## Task prompt
Restate the records below word for word, and omit the images they hold.

## Records

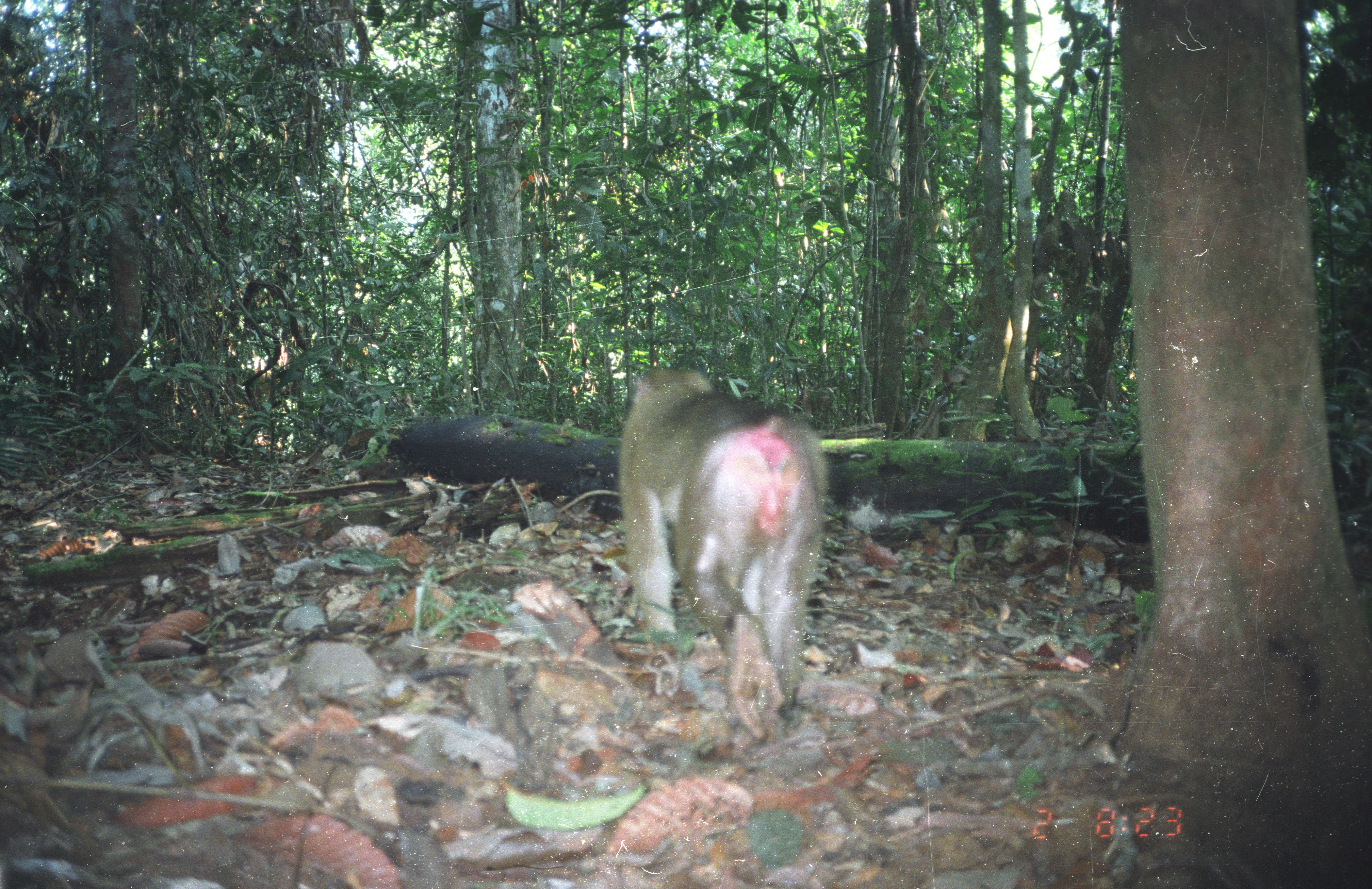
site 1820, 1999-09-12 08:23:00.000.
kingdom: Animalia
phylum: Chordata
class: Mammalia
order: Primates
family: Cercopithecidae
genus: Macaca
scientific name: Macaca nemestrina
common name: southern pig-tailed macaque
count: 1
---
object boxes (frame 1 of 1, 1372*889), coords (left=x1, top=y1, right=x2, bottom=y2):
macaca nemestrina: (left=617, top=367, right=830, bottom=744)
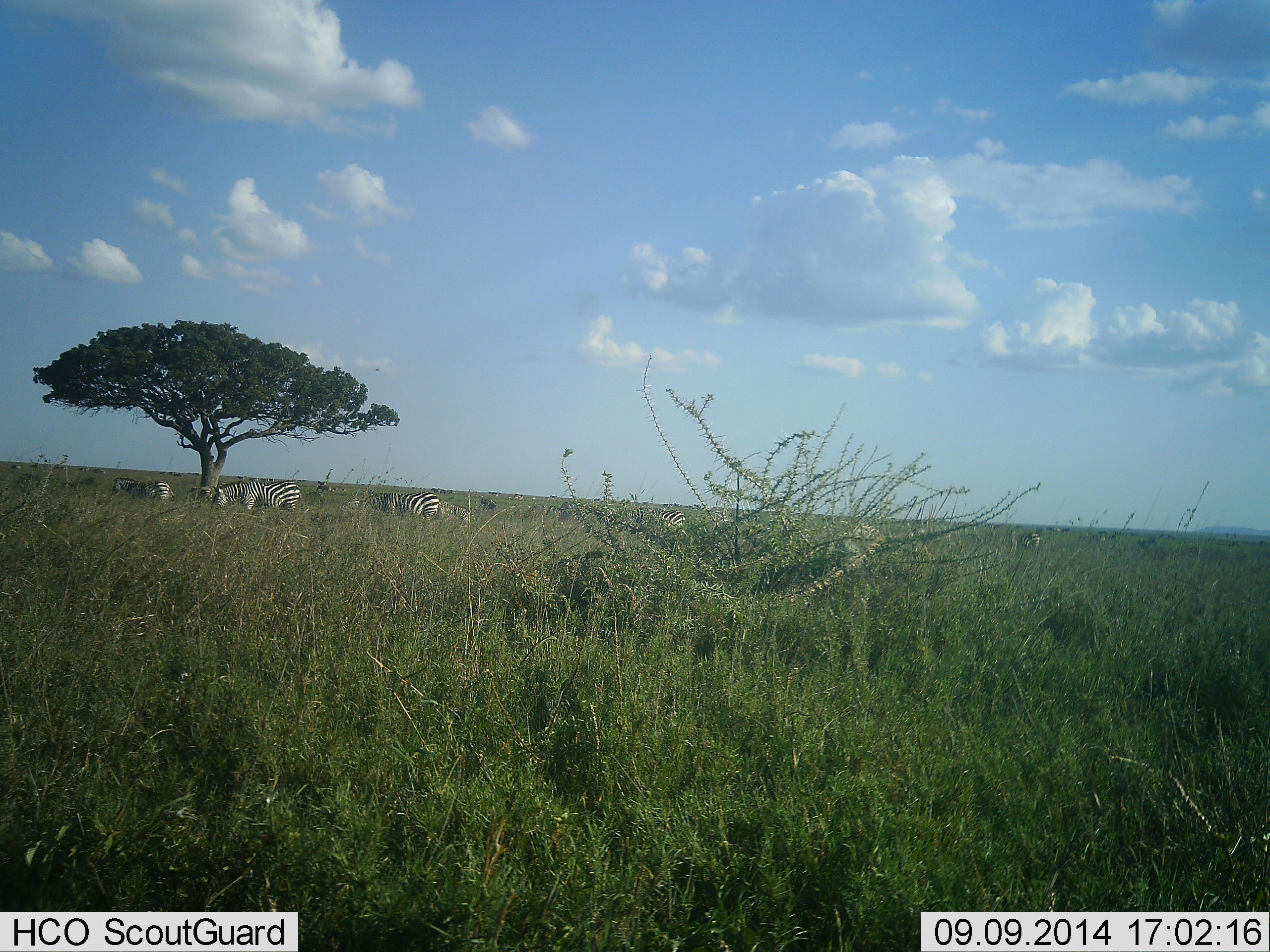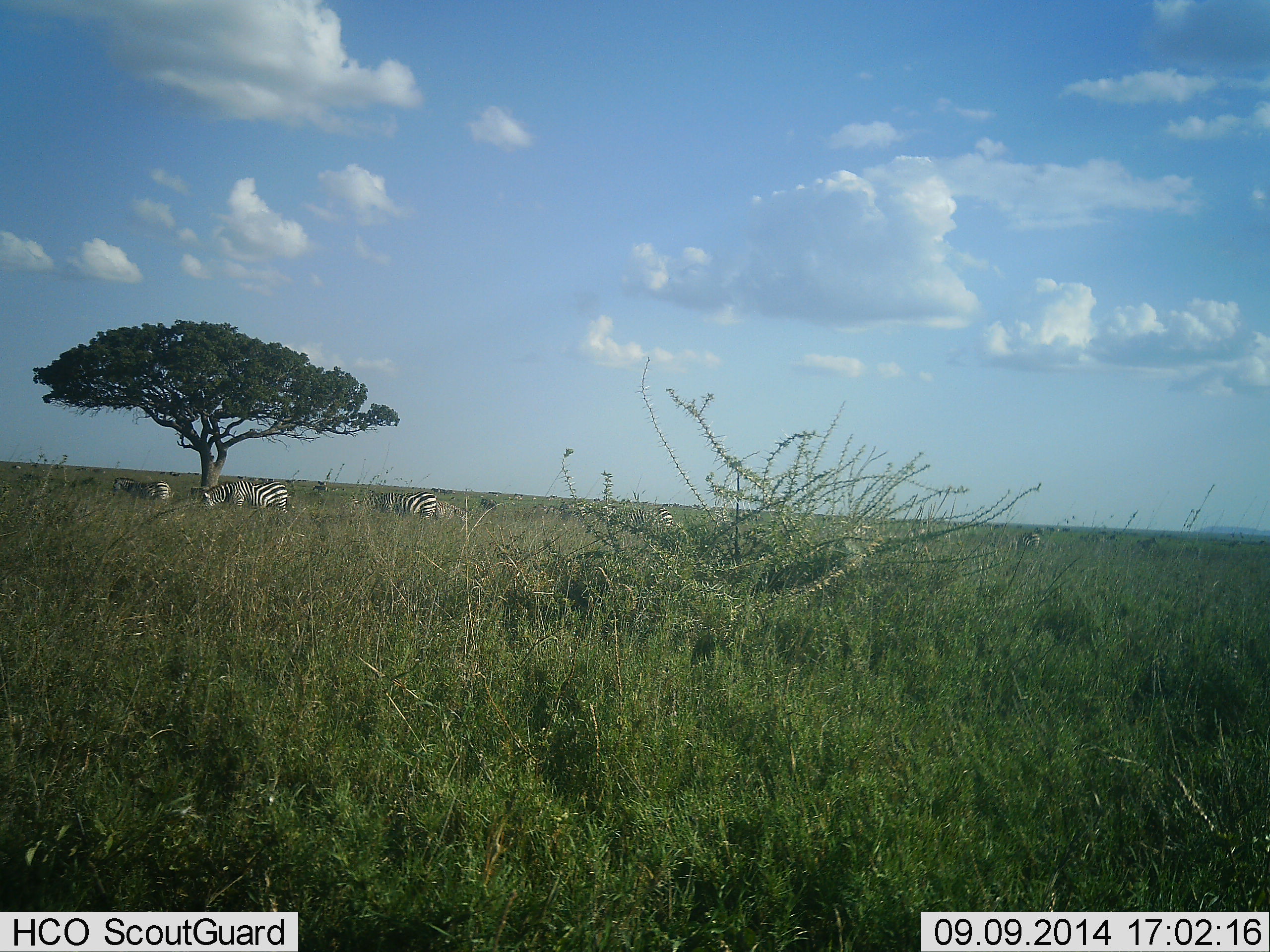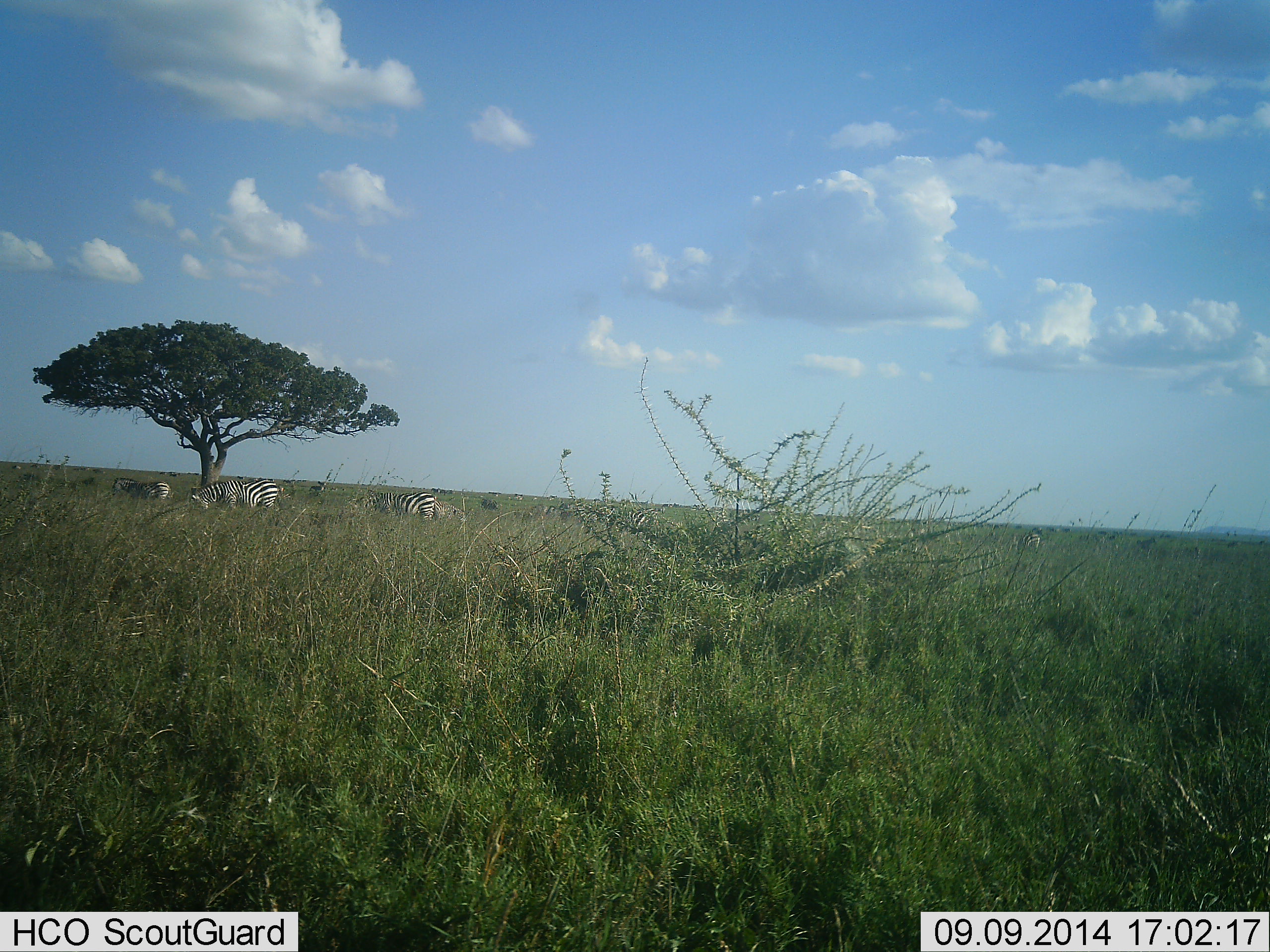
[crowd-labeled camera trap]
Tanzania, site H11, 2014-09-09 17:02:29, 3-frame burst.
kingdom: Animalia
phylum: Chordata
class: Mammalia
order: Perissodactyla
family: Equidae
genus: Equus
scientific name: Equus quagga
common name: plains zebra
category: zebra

## Written solution
site 1820, 1999-09-12 08:23:00.000.
kingdom: Animalia
phylum: Chordata
class: Mammalia
order: Primates
family: Cercopithecidae
genus: Macaca
scientific name: Macaca nemestrina
common name: southern pig-tailed macaque
count: 1
---
object boxes (frame 1 of 1, 1372*889), coords (left=x1, top=y1, right=x2, bottom=y2):
macaca nemestrina: (left=617, top=367, right=830, bottom=744)
[crowd-labeled camera trap]
Tanzania, site H11, 2014-09-09 17:02:29, 3-frame burst.
kingdom: Animalia
phylum: Chordata
class: Mammalia
order: Perissodactyla
family: Equidae
genus: Equus
scientific name: Equus quagga
common name: plains zebra
category: zebra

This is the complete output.